** BEGIN GIVEN PASSAGE **

Given of limited resources and for practical purposes, the Philippine government is inclined to focus on just three out of 17 sustainable development goals (SDGs) set by nations around the world, a top economic official said.
Socioeconomic Planning Secretary Arsenio Balisacan said in a press briefing on Friday that the Philippines will be focusing only on three main goals: meeting poverty reduction, improved universal healthcare, and sustainable education.
These are among the 17 sustainable development goals set globally, in a plan that succeeded the 2000-2015 Millennium Development Goals.
“We have to identify specific indicators that are applicable to us… in all of these 17 goals, including the 169 targets with 200 to 600 indicators,” Balisacan explained.
“For the challenging areas, we need to sustain the effort,” he said. “We should see a connection in the present, and now we’re moving away from the poverty reduction, generation of decent jobs, universal healthcare, and basic education.”
Balisacan, who is also the National Economic and Development Authority (NEDA) director general, stressed that a country or state is not required “to equally undertake all these data collection and reporting,” and therefore, has freedom to choose what goal is applicable to its country.
“For our case, because of limited resources and different levels of importance and intensities of problem, we just have to select the ones that are so crucial to our development efforts,” Balisacan said. “The goal we have is to develop specific targets and indicators associated with (the challenges we are facing), many of these are also our concerns in the MDGs.”

** END GIVEN PASSAGE **

**YOUR TASK**
Copy out the article on the Philippine government's focus among the sustainable development goals word for word, in full.

** BEGIN GIVEN DATA **

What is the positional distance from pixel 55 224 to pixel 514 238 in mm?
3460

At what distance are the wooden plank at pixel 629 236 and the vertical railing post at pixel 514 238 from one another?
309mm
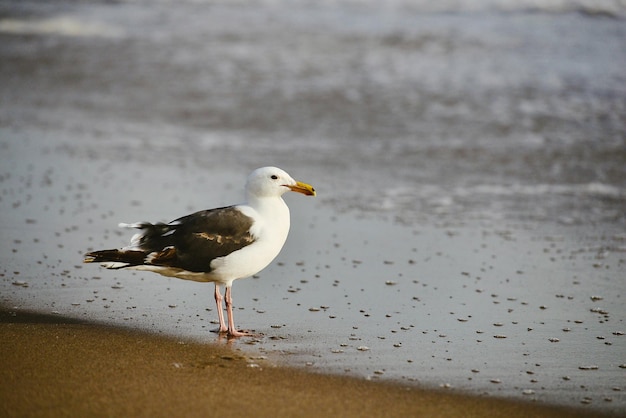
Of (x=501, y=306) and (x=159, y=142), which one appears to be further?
(x=159, y=142)

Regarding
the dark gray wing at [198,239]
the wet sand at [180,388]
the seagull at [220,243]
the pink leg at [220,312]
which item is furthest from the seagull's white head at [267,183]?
the wet sand at [180,388]

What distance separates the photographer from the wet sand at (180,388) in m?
4.21

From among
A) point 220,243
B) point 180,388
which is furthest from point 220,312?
point 180,388

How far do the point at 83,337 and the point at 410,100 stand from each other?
9.73m

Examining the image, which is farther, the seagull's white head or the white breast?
the seagull's white head

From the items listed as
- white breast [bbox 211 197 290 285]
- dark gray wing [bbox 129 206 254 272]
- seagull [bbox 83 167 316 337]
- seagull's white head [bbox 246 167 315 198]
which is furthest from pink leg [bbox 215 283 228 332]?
seagull's white head [bbox 246 167 315 198]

** END GIVEN DATA **

**RESPONSE**
Given of limited resources and for practical purposes, the Philippine government is inclined to focus on just three out of 17 sustainable development goals (SDGs) set by nations around the world, a top economic official said.
Socioeconomic Planning Secretary Arsenio Balisacan said in a press briefing on Friday that the Philippines will be focusing only on three main goals: meeting poverty reduction, improved universal healthcare, and sustainable education.
These are among the 17 sustainable development goals set globally, in a plan that succeeded the 2000-2015 Millennium Development Goals.
“We have to identify specific indicators that are applicable to us… in all of these 17 goals, including the 169 targets with 200 to 600 indicators,” Balisacan explained.
“For the challenging areas, we need to sustain the effort,” he said. “We should see a connection in the present, and now we’re moving away from the poverty reduction, generation of decent jobs, universal healthcare, and basic education.”
Balisacan, who is also the National Economic and Development Authority (NEDA) director general, stressed that a country or state is not required “to equally undertake all these data collection and reporting,” and therefore, has freedom to choose what goal is applicable to its country.
“For our case, because of limited resources and different levels of importance and intensities of problem, we just have to select the ones that are so crucial to our development efforts,” Balisacan said. “The goal we have is to develop specific targets and indicators associated with (the challenges we are facing), many of these are also our concerns in the MDGs.”